Pioneering civil and nautical engineer Thomas Richard Guppy married Henrietta Collins Jennings (1810-1845), a sister of my great great grandmother Caroline Collins Jennings (1815-1876), making him my 3x great uncle Thomas.

Thomas Guppy wasn’t portrayed at the Opening Ceremony of the 2012 London Olympics, but his friend and colleague Isambard Kingdom Brunel was, by Kenneth Branagh

The Guppys and the Jennings’s were prominent families in the important British port city of Bristol, for which in 1830 a young Isambard Kingdom Brunel designed the Clifton Suspension Bridge. The bridge used construction techniques devised by uncle Thomas’s remarkable mother Sarah Guppy; and thereafter Thomas and Isambard became lifelong friends and colleagues. The same year that Brunel won the competition to design the Clifton bridge, he and Guppy formed a company to build a railway from the nation’s capital London stretching westwards to its most important seaport Bristol – the Great Western Railway.

The GWR won parliamentary approval for construction in 1832, and was formally founded in 1833 – Thomas was a director, and Isambard the GWR’s chief engineer. Thomas injected large amounts of his own money to fund the project; and during its construction Thomas’s mother Sarah also contributed. Later, after its opening, she proposed the idea that the banks of railway cuttings could be stabilised by planting trees to prevent landslides onto the track.

Sonning Cutting on the GWR, scene of a fatal rail accident caused by a  landslip in 1841 which prompted Sarah Guppy to suggest planting willows and poplars

The first GWR trains ran in 1838, but a casual remark from Brunel at a directors’ meeting three years earlier led to Guppy and him launching an even more ambitious project before the first was even completed. Why, Brunel half-joked, should they stop at Bristol? What if passengers could buy a through-ticket from London to New York? There was at the time no regular transatlantic crossing, and no one at the meeting took him very seriously – except Guppy.
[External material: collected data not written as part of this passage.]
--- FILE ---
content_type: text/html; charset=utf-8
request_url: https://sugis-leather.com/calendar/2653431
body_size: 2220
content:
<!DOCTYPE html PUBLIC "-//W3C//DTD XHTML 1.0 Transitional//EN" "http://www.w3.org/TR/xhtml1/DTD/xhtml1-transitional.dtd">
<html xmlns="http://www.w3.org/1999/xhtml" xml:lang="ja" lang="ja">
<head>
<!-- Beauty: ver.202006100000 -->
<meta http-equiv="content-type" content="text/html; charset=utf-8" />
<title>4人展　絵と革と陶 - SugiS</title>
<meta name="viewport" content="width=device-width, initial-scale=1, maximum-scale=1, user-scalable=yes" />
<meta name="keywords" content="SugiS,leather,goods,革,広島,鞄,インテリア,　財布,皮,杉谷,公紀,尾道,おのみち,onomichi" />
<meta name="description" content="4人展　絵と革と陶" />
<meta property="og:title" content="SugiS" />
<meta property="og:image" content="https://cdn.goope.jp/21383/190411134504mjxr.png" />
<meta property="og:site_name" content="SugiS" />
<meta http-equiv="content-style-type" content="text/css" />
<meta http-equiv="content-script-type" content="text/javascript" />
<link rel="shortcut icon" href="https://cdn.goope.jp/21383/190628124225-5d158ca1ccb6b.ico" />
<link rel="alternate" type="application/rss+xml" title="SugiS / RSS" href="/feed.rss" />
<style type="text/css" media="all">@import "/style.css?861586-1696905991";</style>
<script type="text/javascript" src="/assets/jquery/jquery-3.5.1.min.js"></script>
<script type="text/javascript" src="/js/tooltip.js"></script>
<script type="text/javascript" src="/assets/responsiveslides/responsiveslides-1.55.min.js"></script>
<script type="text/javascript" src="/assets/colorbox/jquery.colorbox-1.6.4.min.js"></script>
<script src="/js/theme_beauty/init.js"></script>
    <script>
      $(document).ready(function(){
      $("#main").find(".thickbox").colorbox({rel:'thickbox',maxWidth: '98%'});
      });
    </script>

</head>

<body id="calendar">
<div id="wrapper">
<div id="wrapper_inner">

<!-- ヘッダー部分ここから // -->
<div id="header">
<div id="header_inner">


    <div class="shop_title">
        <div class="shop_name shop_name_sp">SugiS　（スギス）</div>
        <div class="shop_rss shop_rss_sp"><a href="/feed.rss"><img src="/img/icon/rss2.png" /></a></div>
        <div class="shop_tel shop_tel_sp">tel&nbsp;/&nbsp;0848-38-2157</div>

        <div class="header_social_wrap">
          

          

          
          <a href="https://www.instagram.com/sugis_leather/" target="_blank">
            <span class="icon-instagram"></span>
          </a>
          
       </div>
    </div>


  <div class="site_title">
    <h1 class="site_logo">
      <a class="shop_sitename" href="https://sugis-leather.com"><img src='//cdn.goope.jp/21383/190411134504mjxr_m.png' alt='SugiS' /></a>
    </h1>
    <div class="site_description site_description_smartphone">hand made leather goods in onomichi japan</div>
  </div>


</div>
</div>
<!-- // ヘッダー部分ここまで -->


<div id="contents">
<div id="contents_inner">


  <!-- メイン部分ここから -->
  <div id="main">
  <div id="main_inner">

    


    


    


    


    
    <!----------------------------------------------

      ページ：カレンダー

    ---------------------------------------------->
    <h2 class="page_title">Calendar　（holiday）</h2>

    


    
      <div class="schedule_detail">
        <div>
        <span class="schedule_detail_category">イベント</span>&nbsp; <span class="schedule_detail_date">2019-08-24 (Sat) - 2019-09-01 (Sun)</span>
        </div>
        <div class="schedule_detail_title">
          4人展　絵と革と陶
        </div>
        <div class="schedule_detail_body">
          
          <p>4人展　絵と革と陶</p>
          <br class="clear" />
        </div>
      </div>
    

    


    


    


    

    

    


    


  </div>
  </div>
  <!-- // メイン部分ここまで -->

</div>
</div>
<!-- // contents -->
The prevailing view was that no steamship could be built large enough to accommodate sufficient passengers and cargo AND the huge amount of fuel required to carry them all across the Atlantic. A committee was formed to plan a ship, to be called the S.S. Great Western, which could overturn such conventional wisdom. Guppy’s father and mother were both responsible for innovations in ship construction, and Thomas now spent three months himself touring Britain’s great ship-building centres, studying the best techniques of the best nautical engineers in the country.

S.S. Great Western, designed by Guppy and Brunel, fitted by Acraman, on a commemorative Royal Mail stamp of 2004

The S.S. Great Western was launched on 19th July 1837 (and fitted out in large part by another 3x great uncle of mine, William Edward Acraman of Bristol ships’ chandlers Acraman & Co). After trials the ship made its maiden voyage to New York and back in 1838 in record time – 15 days out, 14 days back (including 24 hours lost for a stoppage at sea). It had consumed only three-quarters of its fuel supply in the process. As his obituary from the Institute of Civil Engineers noted, “Mr Guppy therefore assisted, conjointly with the late Mr Brunel, in the construction of the precursor of Ocean Steam Navigation.”

Thomas learned much from his 1835 survey of nautical engineering techniques; and he built on them many innovations of his own, which he applied to the Great Western’s successors, the Great Britain (1843) and the Great Eastern (1859). These included using copper plates on the hull instead of iron ones, to reduce corrosion; and (for the Great Eastern) a twin-walled, cellular system for constructing hulls which created a lining of buoyant, independent, water-tight compartments. In these he preempted double-hull improvements which were ordered after the catastrophic failure of the Titanic’s rather less successful watertight compartments some 53 years later.